= Snippet (programming) =

Small amount of source code used for productivity

In computer programming, a snippet is a relatively small amount of source code that is stored and later inserted into a larger codebase as part of the process of writing the code. Some development tools such as a code editor or an integrated development environment (IDE) provide snippet management features to enhance productivity by allowing a developer to insert a fragment of code instead of typing it.

In contrast to an abstraction construct, such as a function, a snippet is a form of copy and paste programming a macro operation that expands the stored template text and inserts the result into the source code. Snippet insertion is similar to a preprocessor macro except that it's inserting the expansion of the macro definition rather than referencing it. Changing the snippet after insertion does not affect the code as does changing the definition of a preprocessor macro. For this reason, best practice is to use a snippet only for relatively simple code such as a function prototype, control structure, or library import. A snippet is typically used when an abstraction is not available (i.e. not supported by the programming language) or not desirable (i.e. due to runtime overhead).

A development tool that provides snippet management typically provides for maintaining a catalogue of stored templates that involves operations such as view, add, delete, edit, and rename. Notable tools that support snippet management include: Eclipse, NetBeans, Visual Studio and Dreamweaver. Snippet features like completion and placeholder substitution can be used in shells such as bash and PowerShell.

Integrated development environments often supports snippet by implementing the Language Server Protocol which support snippets.

==Types==

Example of a scriptable snippet in PowerShell

Snippets can be classified according to the interactivity in using it, including:

- Static
  A static snippet is fixed text that can be inserted without entering information at insertion-time.

- Dynamic
  A dynamic snippet contains placeholders for which the user may be required to enter replacement text at insertion-time.

- Scriptable
  A scriptable snippet is runnable code. Support for such snippets may include running a shell command, providing a GUI dialog or other methods of user interaction with the operating system; other applications; or other sub-components of the hosting application itself.

==Placeholder==
A placeholder is a part of a snippet that is replaced at insertion-time. Generally, a placeholder has special markup syntax that allows the development tool to identify the boundaries of each placeholder so that it can replace it. Some tools provide a graphical user interface (GUI) in which the user can replacement values.

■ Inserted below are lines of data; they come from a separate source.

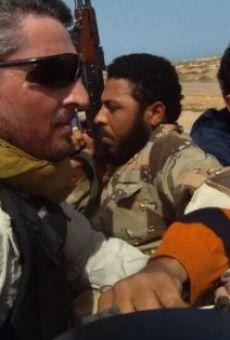Watch Under Fire: Journalists in Combat online stream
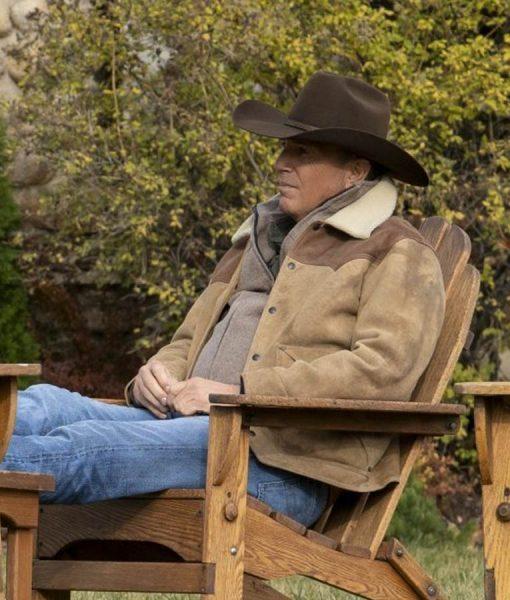 Yellowstone Season 3 Kevin Costner Shearling Jacket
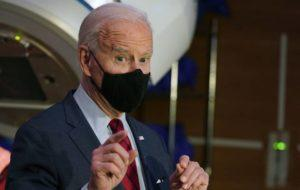 ASSOCIATED PRESS                                 President Joe Biden spoke during a tour of the James Cancer Hospital and Solove Research Institute, today, on the campus of The Ohio State University in Columbus, Ohio.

A placeholder is usually delimited in a snippet with special syntax and may be identified by a name or a number. The following snippet text uses identified placeholders: first_name, last_name, and item:

Hello {%first_name%} {%last_name%},

Your shipment of {%item%} is now ready to pick up.

Thanks {%first_name%}!

With an identified placeholder, a snippet can use the same replacement value multiple times. In the previous example, the placeholder first_name is an example of this use.

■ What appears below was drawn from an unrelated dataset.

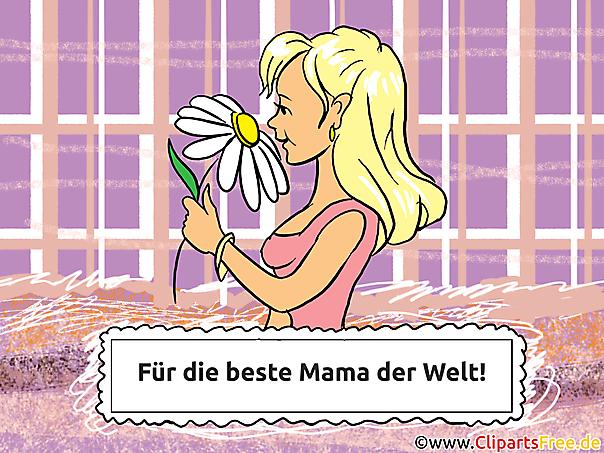 Muttertag Karten zum Drucken und Verschicken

Transformation allows the user to indicate that one or more values supplied for a placeholder should be replicated and transformed in other places within the text of the programmable snippet. For example, the user may supply a document title in one part of the snippet, and specify that the document title should be repeated in other places, with the first instance being all-uppercase and every other instance being lower-case.

==Example==
The algorithm of swapping the value of two variables, x and y could be coded as:
 temp = x
 x = y
 y = temp

To make the snippet more useful, the variable names are replaced with placeholders as:
 temp = $1
 $1 = $2
 $2 = temp

When the snippet is inserted, the development tool might prompt the developer for more specific names to replace the placeholder names. For foo and bar, the inserted code is:
 temp = foo
 foo = bar
 bar = temp

If the snippet is subsequently changed, say to use __temp instead of temp, the existing code would not automatically use the new snippet definition, but subsequent insertions would.

==Alternatives==
A common alternative to snippet use is the function which has the advantage that modifying its definition affects consumers whereas modifying a snippet does not modify existing insertions of the snippet. Many development techniques such as object-oriented programming and functional programming stress the avoidance of duplicate code which is counter to using snippets.

Another alternative is the preprocessor macro which is available in C and many related languages.

==Related==
- Design pattern
  A design pattern is similar to a snippet in that code is generated rather than coded as functions, but a pattern differs in scope. A pattern is relatively large while also is challenging to code as a reusable library.

- Object code fragment
  Similar to a source code snippet, a just-in-time (JIT) compiler can splice together pre-compiled code as longer object code segments. This reduces interpret time and speeds execution.

- AI code insertion
  Generative AI such as GitHub Copilot can infer functionality from source code and insert relevant code that one might consider similar to a snippet.